I felt something for Wade that I’d never felt before for anyone. A yearning I tried to ignore—tried to box up and put aside like I’d done with so many other wants over the course of my life, but it wouldn’t let me. He wouldn’t let me.

He deepened the kiss, and I heard a bottomless groan break from his chest. “So fucking sweet, angel. You have no idea how I want you.”

He wanted me.

Wade. Wanted. Me .

I felt swept away by the subtle power of him. Unmoored by the desire thudding through my veins. Like a ship without a compass, I knew what I wanted—where I wanted to go—but I needed him to guide me. And he did.

His tongue stroked along mine, coaxing it to spar with his. Our mouths tangled together until I felt the wet friction of each lick as though his mouth was anchored directly between my thighs.

It had been too long since I’d been kissed, but no length of time would make me forget that I’d never been kissed like this. Searing and starved and desperate. Shivers cascaded along my skin with each stroke of his tongue.

How was it another person could supply my body with warm electricity? How was it that another person could make me come alive?

How was it that this kiss didn’t feel horribly wrong?

It should have. The hard press of his lips. The way he held me prisoner to his body. The invasion of his tongue into the depths of my mouth. It felt warm and wet and wanting… and it should’ve felt wrong.

He was Blaze’s brother. Even though I’d said we weren’t together—even though it was the truth—there was still a minefield of lies lying in wait between Wade and me, and yet, somehow, his lips managed to find a safe path to mine. Somehow, the kiss only felt right— only felt true.

“God, you taste so fucking good,” Wade rumbled, taking my bottom lip between his teeth and biting it until I gasped. With a groan, he soothed the worried flesh with his tongue and then kissed me again.

Deeper, this time, until my mind was in a continuous spin, and all I could do to not lose my balance was for my hands to climb the lapel of his jacket and then wind around his neck, flushing my body to his.

Goose bumps invaded my skin. He was so hot, so hard. The feel of his broad chest was like a wall of hot stone against mine. And lower… there was no mistaking—no guessing about the size of him as his erection wedged into my stomach.

“He didn’t deserve this—he didn’t deserve you,” he ground out, but I didn’t have the words nor the strength to correct him.

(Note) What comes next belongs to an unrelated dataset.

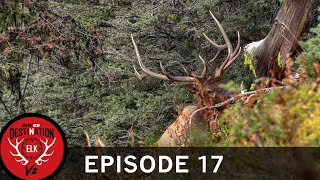 3000 Vertical Feet and a 25-yard Chip Shot (Destination Elk V2: Episode 17)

My heart thudded in my ears as my hands locked around his neck, trying to anchor myself in the storm of pleasure that whipped through my body. Waves of heat rolled through my veins. My nipples drew painfully tight, the thin bra I had on suddenly chafing the sensitive flesh. And between my thighs… I squeezed them tighter, the pulsing ache in my core so strong it made the whole of me feel on pins and needles.

“Wade…” I shuddered as his mouth moved to my cheek.

“What do you want, angel?” he asked again, decorating the edge of my jaw with bites and licks until he reached the sensitive corner of my neck.

My throat tightened. He was like some kind of gorgeous genie asking me what my wishes were. Begging to make them come true. My lips parted, but my tongue was still lost from the dizzying demands of his kiss.

I wanted more of his heat. More of his touch. More of his kiss. I wanted more of him before I remembered he could never be mine.

“More,” I whispered hoarsely, feeling his lips close on my earlobe with a gentle tug.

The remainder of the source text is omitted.